Wednesday, 16 October 2019

microprocessor - Why does more transistors = more processing power?


According to Wikipedia, processing power is strongly linked with Moore's law:


http://en.wikipedia.org/wiki/Moore's_law



The number of transistors that can be placed inexpensively on an integrated circuit has doubled approximately every two years. The trend has continued for more than half a century and is not expected to stop until 2015 or later. The capabilities of many digital electronic devices are strongly linked to Moore's law: processing speed, memory capacity, sensors and even the number and size of pixels in digital cameras. All of these are improving at (roughly) exponential rates as well.



As someone who has some background in computer architecture, I don't understand why throwing in more transistors in a CPU would boost a its power since ultimately, instructions are roughly read/executed sequentially. Could anyone explain which part I'm missing?




Answer



A lot of things that give you more power just require more transistors to build them. Wider buses scale the transistor count up in almost all processor components. High speed caches add transistors according to cache size. If you lengthen a pipeline you need to add stages and more complex control units. If you add execution units to help mitigate a bottleneck in the pipeline, each of those requires more transistors, and then the controls to keep the execution units allocated adds still more transistors.

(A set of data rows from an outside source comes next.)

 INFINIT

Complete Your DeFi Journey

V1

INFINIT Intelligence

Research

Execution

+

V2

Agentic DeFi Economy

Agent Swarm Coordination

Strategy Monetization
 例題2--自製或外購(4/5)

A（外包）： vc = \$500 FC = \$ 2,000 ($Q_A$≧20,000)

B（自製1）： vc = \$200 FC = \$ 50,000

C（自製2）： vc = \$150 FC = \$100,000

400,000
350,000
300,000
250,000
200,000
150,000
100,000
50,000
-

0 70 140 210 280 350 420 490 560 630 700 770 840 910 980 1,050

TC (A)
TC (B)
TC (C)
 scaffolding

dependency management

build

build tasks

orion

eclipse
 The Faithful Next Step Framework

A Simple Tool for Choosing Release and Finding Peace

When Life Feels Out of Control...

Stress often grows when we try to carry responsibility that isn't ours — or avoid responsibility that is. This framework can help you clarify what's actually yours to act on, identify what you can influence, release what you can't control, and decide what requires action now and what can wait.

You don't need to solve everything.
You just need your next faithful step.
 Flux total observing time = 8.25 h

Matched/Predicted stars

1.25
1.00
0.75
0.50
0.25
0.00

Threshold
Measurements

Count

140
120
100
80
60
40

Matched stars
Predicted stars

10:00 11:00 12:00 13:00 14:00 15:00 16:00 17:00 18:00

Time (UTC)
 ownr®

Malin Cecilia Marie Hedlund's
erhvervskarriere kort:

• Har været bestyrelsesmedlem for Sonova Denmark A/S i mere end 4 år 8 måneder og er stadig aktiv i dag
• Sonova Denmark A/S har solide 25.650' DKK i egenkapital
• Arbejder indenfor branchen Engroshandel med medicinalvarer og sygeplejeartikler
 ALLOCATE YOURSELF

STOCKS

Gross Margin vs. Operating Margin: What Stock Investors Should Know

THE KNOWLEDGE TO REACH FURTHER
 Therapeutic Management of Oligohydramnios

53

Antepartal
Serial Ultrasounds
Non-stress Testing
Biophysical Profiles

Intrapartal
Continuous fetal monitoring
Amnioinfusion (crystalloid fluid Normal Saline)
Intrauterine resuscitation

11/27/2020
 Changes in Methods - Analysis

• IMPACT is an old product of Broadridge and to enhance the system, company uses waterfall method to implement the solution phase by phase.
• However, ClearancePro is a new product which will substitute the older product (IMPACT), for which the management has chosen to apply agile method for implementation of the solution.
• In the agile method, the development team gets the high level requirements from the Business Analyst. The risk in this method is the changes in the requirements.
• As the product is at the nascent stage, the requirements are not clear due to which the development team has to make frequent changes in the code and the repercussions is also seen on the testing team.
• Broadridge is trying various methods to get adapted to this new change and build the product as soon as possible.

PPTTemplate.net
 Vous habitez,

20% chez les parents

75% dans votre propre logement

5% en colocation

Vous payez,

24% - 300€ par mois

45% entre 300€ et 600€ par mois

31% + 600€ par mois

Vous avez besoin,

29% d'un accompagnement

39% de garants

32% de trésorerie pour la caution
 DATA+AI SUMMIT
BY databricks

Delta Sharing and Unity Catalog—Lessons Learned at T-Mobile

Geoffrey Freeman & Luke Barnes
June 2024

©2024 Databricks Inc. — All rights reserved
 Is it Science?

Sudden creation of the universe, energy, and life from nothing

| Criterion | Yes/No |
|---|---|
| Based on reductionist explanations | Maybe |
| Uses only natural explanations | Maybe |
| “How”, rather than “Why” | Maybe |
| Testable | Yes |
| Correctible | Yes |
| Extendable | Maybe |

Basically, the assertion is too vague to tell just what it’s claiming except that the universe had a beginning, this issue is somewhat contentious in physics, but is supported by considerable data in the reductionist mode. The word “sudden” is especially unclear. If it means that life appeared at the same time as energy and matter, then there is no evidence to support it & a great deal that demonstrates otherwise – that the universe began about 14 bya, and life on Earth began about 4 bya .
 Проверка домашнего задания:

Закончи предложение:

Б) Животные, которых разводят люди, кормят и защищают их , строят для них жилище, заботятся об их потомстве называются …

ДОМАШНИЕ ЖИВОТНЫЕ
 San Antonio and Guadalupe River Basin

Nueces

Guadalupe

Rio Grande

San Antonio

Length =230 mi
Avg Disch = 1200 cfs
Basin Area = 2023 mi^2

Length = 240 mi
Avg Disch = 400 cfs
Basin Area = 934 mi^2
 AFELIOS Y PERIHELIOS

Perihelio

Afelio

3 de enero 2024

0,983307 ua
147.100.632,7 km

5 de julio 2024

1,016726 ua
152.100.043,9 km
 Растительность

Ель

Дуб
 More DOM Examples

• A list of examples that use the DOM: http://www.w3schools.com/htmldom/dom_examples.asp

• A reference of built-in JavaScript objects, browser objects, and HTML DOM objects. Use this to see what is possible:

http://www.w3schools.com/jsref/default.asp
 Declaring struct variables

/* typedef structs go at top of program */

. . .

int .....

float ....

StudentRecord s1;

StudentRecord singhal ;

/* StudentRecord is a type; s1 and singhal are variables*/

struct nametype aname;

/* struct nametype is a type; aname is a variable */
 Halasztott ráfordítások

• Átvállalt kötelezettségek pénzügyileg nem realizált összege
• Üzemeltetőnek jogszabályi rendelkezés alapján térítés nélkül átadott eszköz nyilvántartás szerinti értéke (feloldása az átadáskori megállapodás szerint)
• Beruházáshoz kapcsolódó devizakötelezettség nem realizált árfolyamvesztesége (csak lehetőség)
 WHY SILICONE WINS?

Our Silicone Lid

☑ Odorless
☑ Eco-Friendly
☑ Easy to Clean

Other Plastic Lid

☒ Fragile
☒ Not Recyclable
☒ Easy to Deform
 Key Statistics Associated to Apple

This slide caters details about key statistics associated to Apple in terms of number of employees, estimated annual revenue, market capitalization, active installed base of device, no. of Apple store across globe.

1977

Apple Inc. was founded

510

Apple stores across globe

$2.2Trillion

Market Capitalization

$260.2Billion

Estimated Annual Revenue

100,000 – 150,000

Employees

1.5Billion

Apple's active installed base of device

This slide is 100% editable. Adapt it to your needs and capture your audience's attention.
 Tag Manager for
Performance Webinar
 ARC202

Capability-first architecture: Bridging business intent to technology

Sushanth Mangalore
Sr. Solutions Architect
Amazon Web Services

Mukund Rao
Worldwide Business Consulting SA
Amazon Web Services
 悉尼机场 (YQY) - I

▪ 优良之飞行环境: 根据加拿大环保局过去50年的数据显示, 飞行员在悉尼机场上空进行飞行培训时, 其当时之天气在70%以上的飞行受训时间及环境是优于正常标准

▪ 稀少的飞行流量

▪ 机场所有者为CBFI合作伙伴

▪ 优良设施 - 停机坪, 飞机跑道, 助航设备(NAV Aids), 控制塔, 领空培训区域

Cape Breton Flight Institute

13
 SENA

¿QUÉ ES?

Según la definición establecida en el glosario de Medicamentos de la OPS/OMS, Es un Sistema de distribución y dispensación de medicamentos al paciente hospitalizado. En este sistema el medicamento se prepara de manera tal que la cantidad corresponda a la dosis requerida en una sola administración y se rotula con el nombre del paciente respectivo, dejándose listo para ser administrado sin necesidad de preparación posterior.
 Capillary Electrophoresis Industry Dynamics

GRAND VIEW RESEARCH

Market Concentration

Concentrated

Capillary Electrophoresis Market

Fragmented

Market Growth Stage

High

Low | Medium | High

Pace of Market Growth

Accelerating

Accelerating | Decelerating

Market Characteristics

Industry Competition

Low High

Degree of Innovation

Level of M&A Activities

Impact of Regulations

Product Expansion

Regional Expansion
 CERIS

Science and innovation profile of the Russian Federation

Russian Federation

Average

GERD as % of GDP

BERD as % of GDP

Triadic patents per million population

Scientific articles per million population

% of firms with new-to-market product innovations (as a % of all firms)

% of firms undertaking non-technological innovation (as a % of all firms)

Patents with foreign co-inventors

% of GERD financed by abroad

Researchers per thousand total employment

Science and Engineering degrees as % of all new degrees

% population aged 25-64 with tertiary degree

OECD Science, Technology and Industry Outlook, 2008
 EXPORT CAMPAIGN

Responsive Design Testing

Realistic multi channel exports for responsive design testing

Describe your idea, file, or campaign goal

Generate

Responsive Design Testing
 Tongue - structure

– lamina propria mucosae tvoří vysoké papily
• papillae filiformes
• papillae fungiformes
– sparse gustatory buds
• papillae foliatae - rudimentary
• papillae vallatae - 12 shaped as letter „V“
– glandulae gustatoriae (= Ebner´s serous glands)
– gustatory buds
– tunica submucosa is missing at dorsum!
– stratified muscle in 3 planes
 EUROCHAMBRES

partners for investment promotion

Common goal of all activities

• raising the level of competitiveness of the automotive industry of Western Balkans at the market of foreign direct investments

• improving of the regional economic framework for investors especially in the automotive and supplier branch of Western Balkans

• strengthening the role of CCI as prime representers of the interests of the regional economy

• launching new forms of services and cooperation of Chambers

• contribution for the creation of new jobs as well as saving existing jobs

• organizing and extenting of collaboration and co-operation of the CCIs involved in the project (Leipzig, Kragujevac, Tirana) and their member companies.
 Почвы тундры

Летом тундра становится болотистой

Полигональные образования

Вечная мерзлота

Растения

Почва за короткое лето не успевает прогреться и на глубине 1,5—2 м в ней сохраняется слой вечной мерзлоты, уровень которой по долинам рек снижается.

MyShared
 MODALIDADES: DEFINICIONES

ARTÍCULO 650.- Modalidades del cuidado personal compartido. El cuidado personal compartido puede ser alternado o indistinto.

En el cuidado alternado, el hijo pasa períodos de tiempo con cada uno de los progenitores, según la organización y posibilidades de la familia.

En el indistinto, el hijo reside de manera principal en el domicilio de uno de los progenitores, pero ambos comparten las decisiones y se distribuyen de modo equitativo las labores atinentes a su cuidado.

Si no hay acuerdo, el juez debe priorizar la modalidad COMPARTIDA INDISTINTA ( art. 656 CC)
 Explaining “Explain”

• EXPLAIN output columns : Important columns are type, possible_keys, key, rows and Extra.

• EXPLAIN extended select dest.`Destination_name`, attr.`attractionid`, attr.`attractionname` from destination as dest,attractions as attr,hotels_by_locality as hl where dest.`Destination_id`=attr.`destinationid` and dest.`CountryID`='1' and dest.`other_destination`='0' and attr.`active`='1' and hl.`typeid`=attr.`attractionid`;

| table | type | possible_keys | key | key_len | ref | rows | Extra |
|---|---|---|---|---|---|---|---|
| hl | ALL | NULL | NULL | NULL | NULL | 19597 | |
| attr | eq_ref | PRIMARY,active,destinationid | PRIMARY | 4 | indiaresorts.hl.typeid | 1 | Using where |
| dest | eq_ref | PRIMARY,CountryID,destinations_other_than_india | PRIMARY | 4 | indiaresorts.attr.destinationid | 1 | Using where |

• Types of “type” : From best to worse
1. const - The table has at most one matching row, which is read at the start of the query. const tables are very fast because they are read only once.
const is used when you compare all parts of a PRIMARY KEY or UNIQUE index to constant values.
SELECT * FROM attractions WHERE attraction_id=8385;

The thing is, in an electronic circuit, everything happens in parallel. In the software world, the default is for things to be sequential, and software designers go to great pains to get parallelism built into the software so that it can take advantage of the parallel nature of hardware. Parallelism just means more stuff happening at the same time, so roughly equates to speed; the more things that can be done in parallel, the faster you can get things done. The only real parallelism is what you get when you have more transistors on the job.